I was driving through the beautiful countryside of central VA this afternoon with my wife behind the wheel and our college student daughter in the back seat. We were on a familiar road, as we were again delivering our daughter back to where she’s currently residing while in school. Classes start on Monday and she’s been anxious to get back. She lovingly calls where she’s living “home” which I must admit…stings a little bit.
My wife had driven the same road a few days ago when she went to pick up our daughter and apparently had found a couple of buildings she wanted to point out to me: the first was an empty, aged, faded-paint building that was screaming to be revived into an adorable shop of some type. And down the road, within eyeshot of that building was a small–and I mean small–church building. Both as picturesque as could be in this rinky-dink, blink-it-and-you’ll-miss-it kind of town. She shared her daydream that she could run that small shop and I could pastor that small church. Nice thought, huh?
I didn’t honestly stay with that daydream of hers for very long. After all, it was HER daydream and I was happy to leave it that way. Instead, I began to think thoughts triggered by that adorable, pocket-sized church building.
You see, I’m a pastor on staff at a rather non-pocket-sized church. With attendance ranging from 1200 to 1400 on average, its quite the situation. I love ministering there, I love the people, I’m grateful for the support of countless parents, and I absolutely am crazy about each and every student that calls Southside home. I’ve been there for 11 years serving as Student Discipleship Pastor and I’m fairly certain I’d be fine with 11 more.
But when I passed that country church building today, I began to think thoughts I haven’t explored nearly deeply enough. Today in 2015, there is a resurgence of the “house church” movement in America. House churches are precisely what they sound like: groups of Christians and those at least interested in Christ gathering together in homes for activities we could commonly connect with “church”. Worship, fellowship, teaching, and even eating.
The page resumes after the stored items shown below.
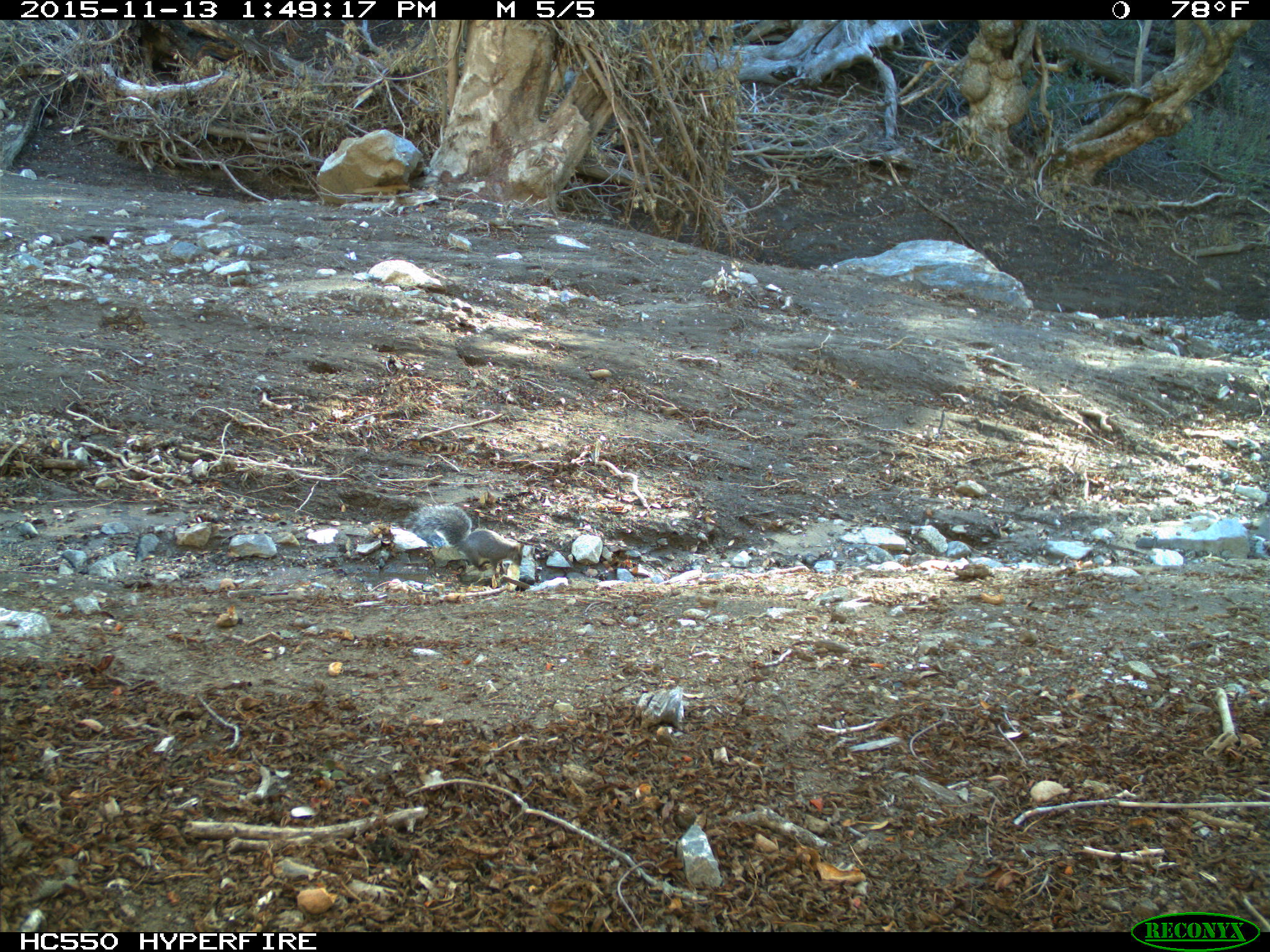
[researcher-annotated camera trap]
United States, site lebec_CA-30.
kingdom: Animalia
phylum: Chordata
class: Mammalia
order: Rodentia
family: Sciuridae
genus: Sciurus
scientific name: Sciurus carolinensis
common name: eastern gray squirrel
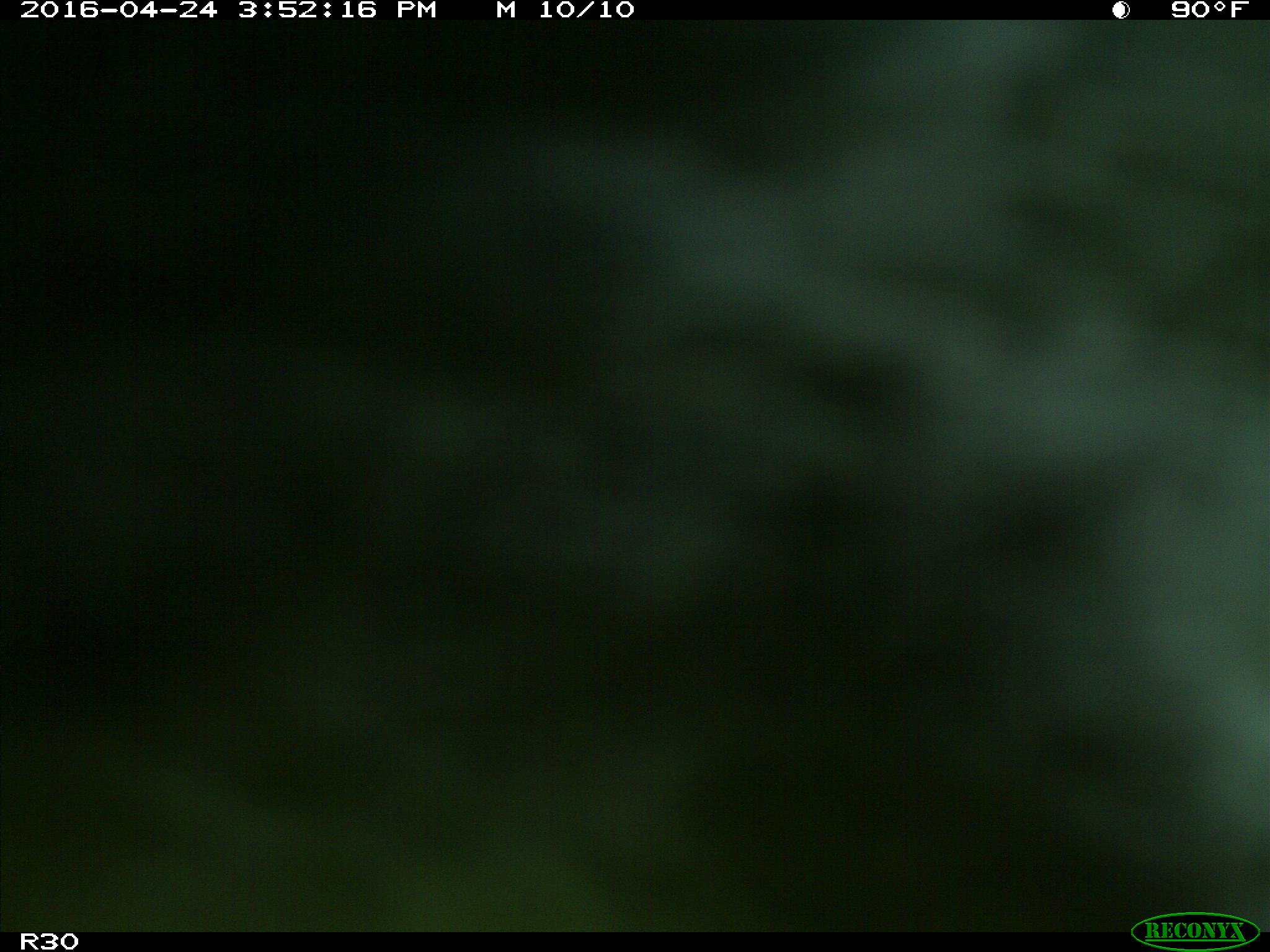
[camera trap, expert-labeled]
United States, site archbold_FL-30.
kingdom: Animalia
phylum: Chordata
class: Mammalia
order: Artiodactyla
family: Bovidae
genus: Bos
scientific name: Bos taurus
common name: domestic cow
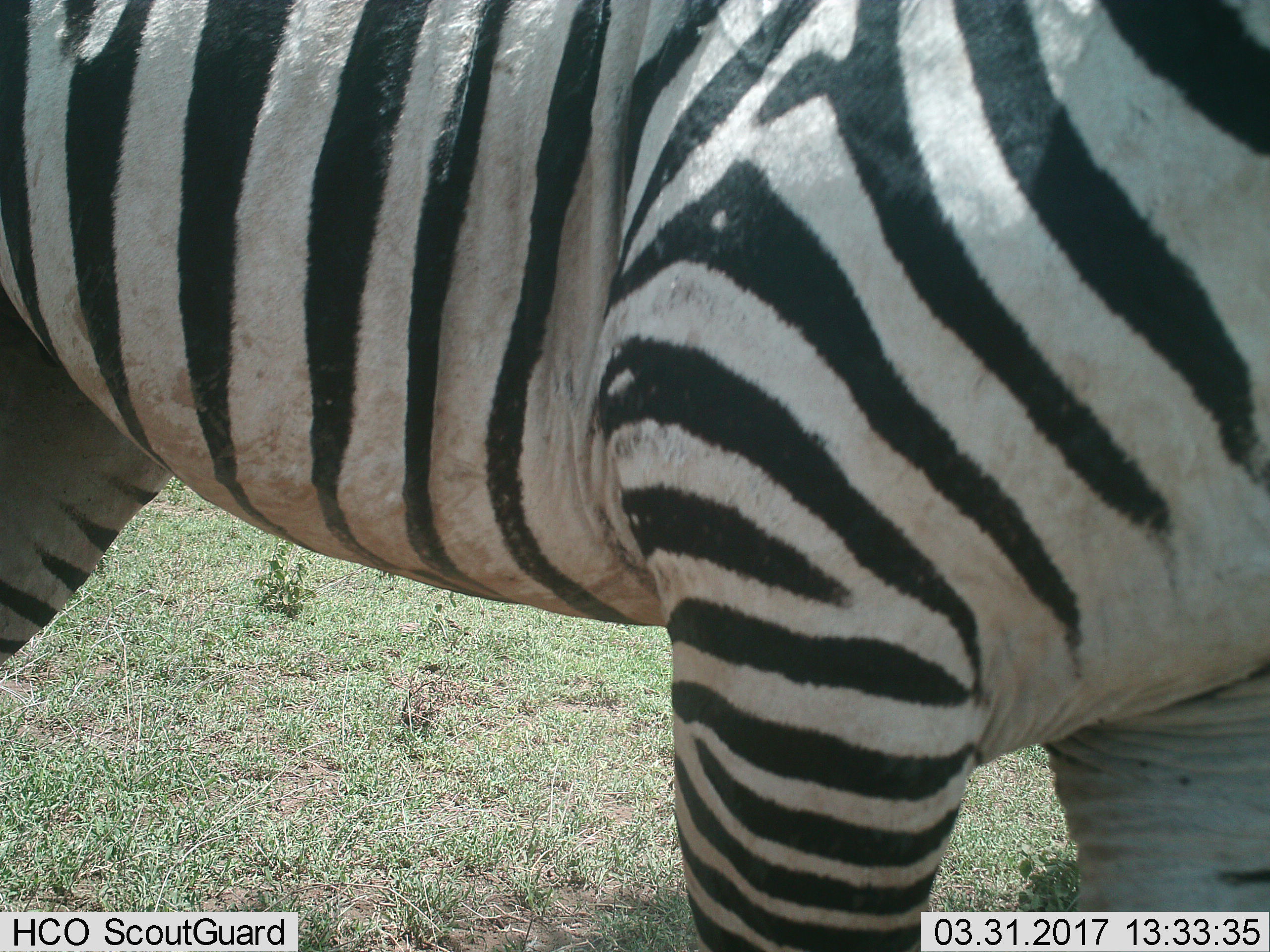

One of the reasons I think the house church movement is growing is because of the perceived misdirection of many established, brick-and-mortar churches.
The word “church” is the biblical Greek word “ekklesia” and it is not now nor ever meant to be attached to a geographic location. The word refers instead to the “called out ones” as the definition states. However, over time we have morphed this word “church” to be precisely that: a location (“Let’s go to church.”) or an event (“Please come to our church service.”).
So, a great clarifying question for those in ministry (and those not) to ask is this: How would we do this without a location, schedule, resources, or a program? In other words, let’s say that the “church” you attend (as in the meeting place/building) burned to the ground. What then? The purists might knee-jerk respond with “we’d just meet in an open field.” and to that I’d say, “Good for you.” but if our American church culture is any indication, it wouldn’t be too long before that got old and rumblings of a “building campaign” began to ripple through the crowd.
Now let’s get something straight. I’m not against buildings. I live in one. I worship in one. I work in one. I like them. Buildings are good. But has the church mistakenly equated ministry with a location, a schedule, resources, or a program? What if we erased those 4 words from our ministry vocabulary and didn’t have any of them? How then would we “make disciples” as is the Commission given to us by our King? Are we leaning far too heavily on what we have and far too lightly on who and what we are?
I challenged our students last year with this thought: What if more of our church’s ministry happened outside the walls than inside? What if we were known more by who we are than where we meet?
Some might say for a church to have any building at all is a sinful waste. To them I’d respectfully say read your Bible. Having a building, land, or resources isn’t wrong, or bad, or sinful. But putting our hope and trust and faith in those things rather than being the Called Out Ones (who love everyone everywhere with the lavish love of Jesus) is. If you are a part of a church that has a building to meet in, by all means be grateful and leverage all resources for the Kingdom work. To do any less would be wasteful.
What do you think about this? Have we turned “church” into a place and schedule rather than a people and a passion? When you hear the word “church”, what comes to your mind? What is YOUR opinion of “church” in America? What would it take for the negative connotations to be turned around?